“Christmas comes but once a year”, they say, to which I always reply, “But Christmas Eve comes first!”
Not just because of the fact it comes a day earlier, but because it happens to be my favourite day of the year.
As some friends and colleagues sleep off the night before and relish their lie-ins (which won’t feel as sweet given that Christmas Eve falls on a Saturday this year), I’m up and out the door, observing my own personal tradition of taking a long walk out into the middle of Dublin Bay or, in other words, along The South Wall. The view from the lighthouse at the end of the pier is stunning at any time of the year, but it’s something special on this particular day. Watching the ferries arrive, I like to think of the hundreds of people on board, and the ones I can see braving the elements out on deck waving, coming to visit or be reunited with loved ones and relations. Dublin Airport seems to have this iconic time and the imagery associated sewn up, but there’s something real and grounded about people landing on these shores aboard a ship.

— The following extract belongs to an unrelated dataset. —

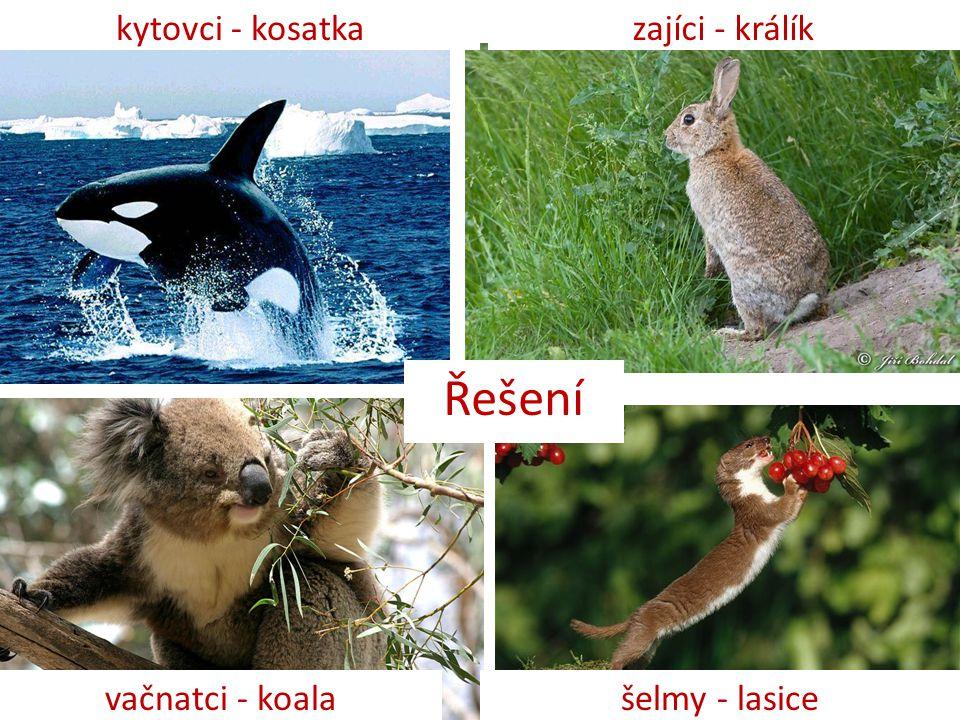 Řešení kytovci - kosatka zajíci - králík vačnatci - koala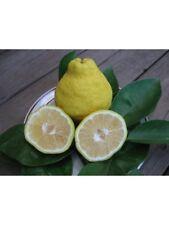 Citrus sulcata Sambokan Lemon Sweetest Lemon Tree Seeds!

Back on dry land, or at least a couple of miles more inland, I delight in embarking on a journey a lot of people go out of their way to avoid, and that’s the last-minute present shopping mission to Grafton Street. What fills many with fear plants a big smile on my face, and there’s nothing, not even a brolly in the eye or a stressed-out shopper walking on my toes, that can erase it. But shopping is only part of the Christmas Eve Grafton Street experience. I nail that with military precision and efficiency in about an hour with 3-for-2 offers to beat the band, crossing everyone, whether or not they’ve been naughty or nice, off the list as I go. No, this day is all about waiting for the sun, if indeed it ever managed to come up that morning at all, to go down.